Weekly Posting of the Conservative Cow Doctor

 

An Honest Day’s Work

My first column from Montana’s legislative trenches this session, “GOP Advances Agenda to Barbeque the Easter Bunny,” cautioned readers news reports from Helena sometimes stretch the truth to promote readership. A dozy hit print last weekend, so I will explain the rest of the story.

The legislative process is purposely slow and deliberative—exactly as our framers intended. Each legislative thought is drafted into a standard format, submitted for legal review, read across the rostrum of the first chamber, heard in committee, possibly amended and acted on, sent back to the original chamber for a second reading, possibly more amendments and then acted on, before the third and final reading where the bill then travels to the second chamber for a repeat of the above procedure. Just like forking hay into the feed trough of a previously starving cow, it takes a couple days of ruminating before you need a manure fork. This is a dangerous analogy, but to stick with it, our legislative cow is not producing manure yet and probably will not for a couple more weeks, then there will be cow pies everywhere.

With both chambers actually ahead of schedule, the House Speaker decided the workload was too small to hold a floor session on Saturday, January 26th, so Representatives and staff adjourned for a rare two-day weekend. The Senate convened on Saturday, so by rule the legislature was officially in session and all 150 elected officials received their $82 day’s wage. Later in the session as the workload ebbs and flows, the reverse will likely happen and the Senate will enjoy a day off while the House convenes. When averaged across the entire 90 day session, and without considering the time spent campaigning, this job requires 70-80 hours of effort every week, so this is not easy street.

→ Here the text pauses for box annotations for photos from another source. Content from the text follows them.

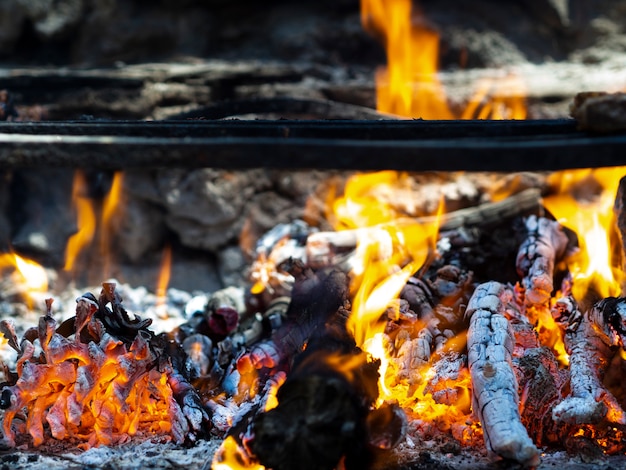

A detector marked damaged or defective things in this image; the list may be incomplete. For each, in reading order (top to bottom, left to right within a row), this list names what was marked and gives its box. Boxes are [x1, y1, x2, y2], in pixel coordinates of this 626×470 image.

dark scorched wood [1, 119, 624, 171]
burnt wood piece [3, 120, 624, 172]
burnt wood piece [460, 282, 540, 466]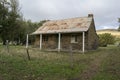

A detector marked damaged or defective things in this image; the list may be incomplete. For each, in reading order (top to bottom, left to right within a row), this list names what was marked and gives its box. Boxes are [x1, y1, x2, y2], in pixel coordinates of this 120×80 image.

rusted corrugated roof [31, 16, 93, 34]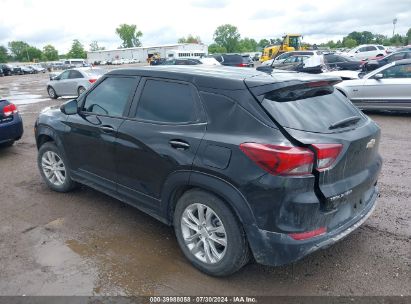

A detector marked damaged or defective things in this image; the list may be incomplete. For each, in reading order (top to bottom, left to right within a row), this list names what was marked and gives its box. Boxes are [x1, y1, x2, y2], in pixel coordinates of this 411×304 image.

damaged rear bumper [245, 188, 380, 266]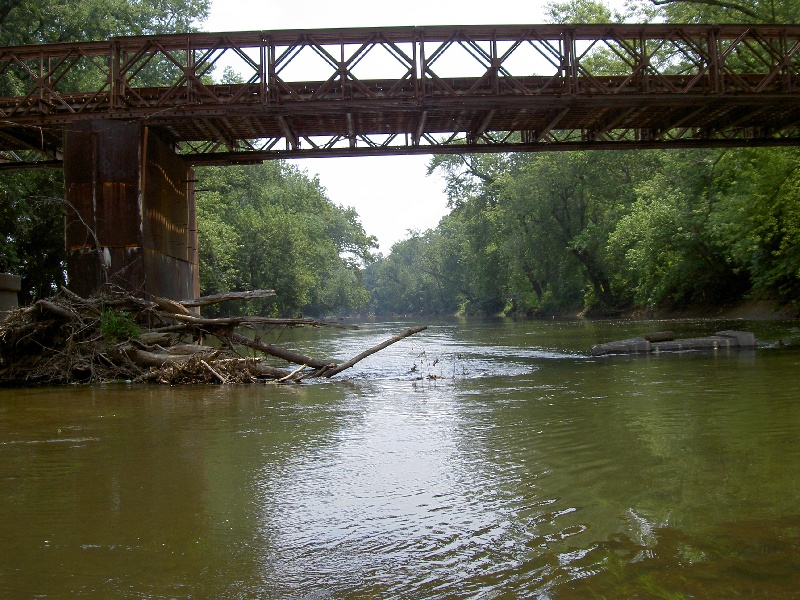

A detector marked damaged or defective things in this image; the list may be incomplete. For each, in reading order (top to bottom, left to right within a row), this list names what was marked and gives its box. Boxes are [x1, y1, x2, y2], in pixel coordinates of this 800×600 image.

rusty steel bridge [1, 23, 800, 168]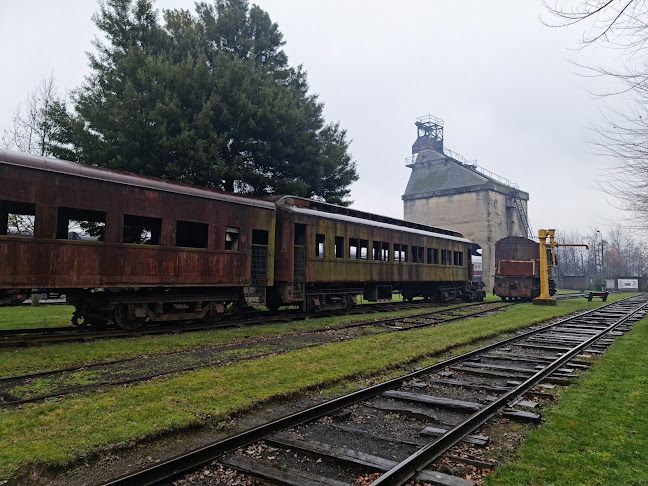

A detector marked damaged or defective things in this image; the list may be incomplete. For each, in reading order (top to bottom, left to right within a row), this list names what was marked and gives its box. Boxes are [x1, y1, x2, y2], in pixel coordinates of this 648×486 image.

broken window [1, 200, 35, 236]
broken window [56, 207, 105, 241]
rusty passenger car [0, 150, 274, 328]
broken window [123, 215, 162, 245]
broken window [175, 222, 208, 249]
rusty passenger car [266, 195, 484, 312]
rusty passenger car [494, 235, 556, 300]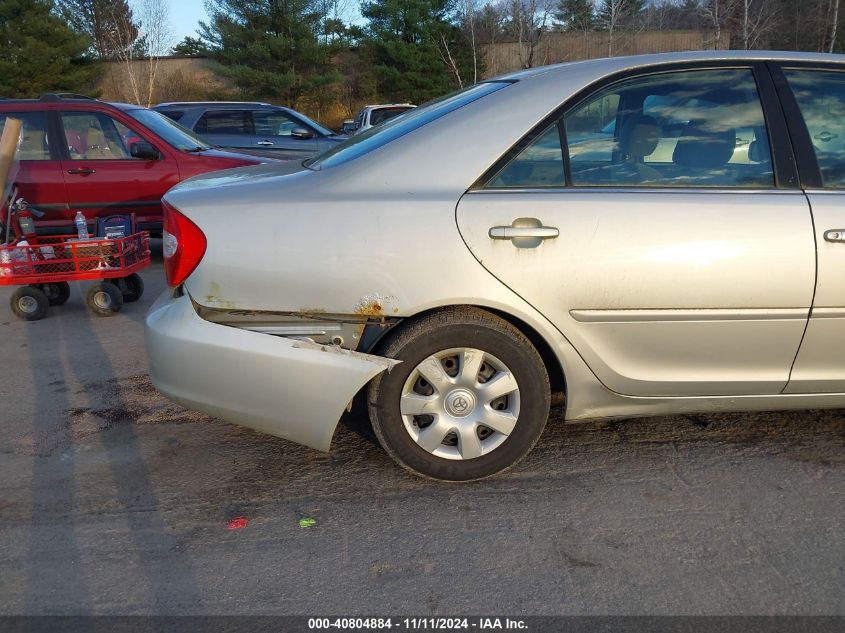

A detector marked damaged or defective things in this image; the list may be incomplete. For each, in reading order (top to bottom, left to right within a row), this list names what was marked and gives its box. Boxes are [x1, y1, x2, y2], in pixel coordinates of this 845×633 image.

damaged rear bumper [143, 288, 398, 452]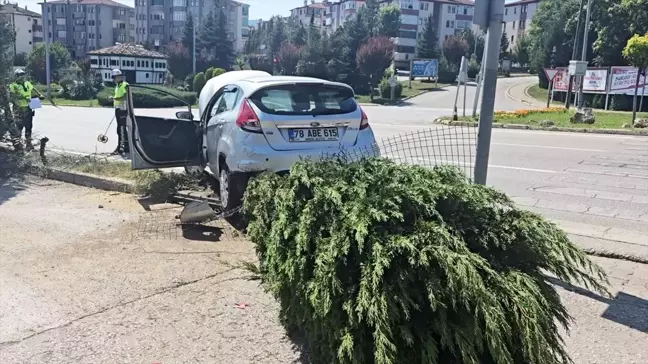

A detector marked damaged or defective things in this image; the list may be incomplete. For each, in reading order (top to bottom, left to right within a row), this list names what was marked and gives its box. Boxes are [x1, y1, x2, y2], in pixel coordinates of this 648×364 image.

bent metal fence [322, 124, 478, 178]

I zipped home for the weekend and was surprised to read Saturday’s Billings Gazette headlines with Senator Jim Keane (D-Butte) implying we Representatives were not giving the Montana taxpayers “a fair day’s work for a day’s pay.” Senator Keane is a likeable fellow and such partisanship is completely out of character for him, so I concluded the column was the desperate act of a story starved journalist facing a deadline. Later, I noticed the Gazette hosting an on-line poll asking readers if legislators should be paid for days they do not work, so they managed to keep this non-story churning for several days.

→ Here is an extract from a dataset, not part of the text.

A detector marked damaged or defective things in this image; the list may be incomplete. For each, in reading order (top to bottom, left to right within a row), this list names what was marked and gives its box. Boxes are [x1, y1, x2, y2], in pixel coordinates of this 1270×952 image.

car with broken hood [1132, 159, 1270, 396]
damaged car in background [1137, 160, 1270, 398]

Just so you know the story behind the headlines, Senator Keane along with 49 other Montana Senators did hold session on Saturday so they could give Montana taxpayers an honest day’s work for an honest day’s pay. They adjourned their session 37 minutes after it opened. Apparently, honest work days in Senator Keane’s hometown of Butte are significantly shorter than the honest work days of my youth on Pass Creek. My mother’s reaction to me spinning the idea 37 minutes being a full day’s work would have left a few marks on my psyche. Fortunately for me and my brothers, we were raised before the contaminating influence of self-esteem became the supreme ideal.